SageMaker AI Components for Kubeflow Pipelines
With SageMaker AI components for Kubeflow Pipelines, you can create and monitor native SageMaker AI training, tuning, endpoint deployment, and batch transform jobs from your Kubeflow Pipelines. By running Kubeflow Pipeline jobs on SageMaker AI, you move data processing and training jobs from the Kubernetes cluster to SageMaker AI's machine learning-optimized managed service. This document assumes prior knowledge of Kubernetes and Kubeflow.
Contents
- What are Kubeflow Pipelines?
- What are Kubeflow Pipeline components?
- Why use SageMaker AI Components for Kubeflow Pipelines?
- SageMaker AI Components for Kubeflow Pipelines versions
- List of SageMaker AI Components for Kubeflow Pipelines
- IAM permissions
- Converting pipelines to use SageMaker AI
- Install Kubeflow Pipelines
- Use SageMaker AI components
What are Kubeflow Pipelines?
Kubeflow Pipelines (KFP) is a platform for building and deploying portable, scalable machine learning (ML) workflows based on Docker containers. The Kubeflow Pipelines platform consists of the following:
-
A user interface (UI) for managing and tracking experiments, jobs, and runs.
-
An engine (Argo) for scheduling multi-step ML workflows.
-
An SDK for defining and manipulating pipelines and components.
-
Notebooks for interacting with the system using the SDK.

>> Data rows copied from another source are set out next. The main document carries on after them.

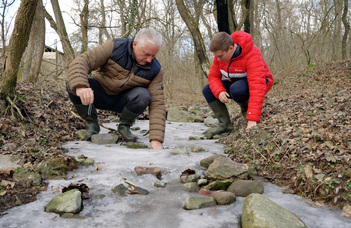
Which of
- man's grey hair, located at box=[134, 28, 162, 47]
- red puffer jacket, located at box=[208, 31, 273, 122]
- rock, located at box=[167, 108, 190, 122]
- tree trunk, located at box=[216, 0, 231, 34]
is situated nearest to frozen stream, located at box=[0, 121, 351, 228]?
red puffer jacket, located at box=[208, 31, 273, 122]

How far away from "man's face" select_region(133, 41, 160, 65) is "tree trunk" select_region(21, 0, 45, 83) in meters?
3.26

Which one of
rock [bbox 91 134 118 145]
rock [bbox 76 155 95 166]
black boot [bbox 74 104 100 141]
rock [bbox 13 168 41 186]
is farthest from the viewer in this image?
black boot [bbox 74 104 100 141]

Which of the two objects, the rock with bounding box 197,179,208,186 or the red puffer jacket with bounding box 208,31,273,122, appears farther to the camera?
the red puffer jacket with bounding box 208,31,273,122

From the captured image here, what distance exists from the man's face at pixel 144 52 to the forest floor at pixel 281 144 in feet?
4.36

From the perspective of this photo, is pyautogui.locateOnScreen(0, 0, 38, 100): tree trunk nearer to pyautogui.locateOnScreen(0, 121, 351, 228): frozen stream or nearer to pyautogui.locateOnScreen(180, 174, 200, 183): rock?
pyautogui.locateOnScreen(0, 121, 351, 228): frozen stream

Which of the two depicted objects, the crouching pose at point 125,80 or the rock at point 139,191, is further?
the crouching pose at point 125,80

A pipeline is a description of an ML workflow expressed as a directed acyclic
graph
For more information on Kubeflow Pipelines, see the Kubeflow Pipelines documentation
What are Kubeflow Pipeline components?
A Kubeflow Pipeline component is a set of code used to execute one step of a Kubeflow pipeline. Components are represented by a Python module built into a Docker image. When the pipeline runs, the component's container is instantiated on one of the worker nodes on the Kubernetes cluster running Kubeflow, and your logic is executed. Pipeline components can read outputs from the previous components and create outputs that the next component in the pipeline can consume. These components make it fast and easy to write pipelines for experimentation and production environments without having to interact with the underlying Kubernetes infrastructure.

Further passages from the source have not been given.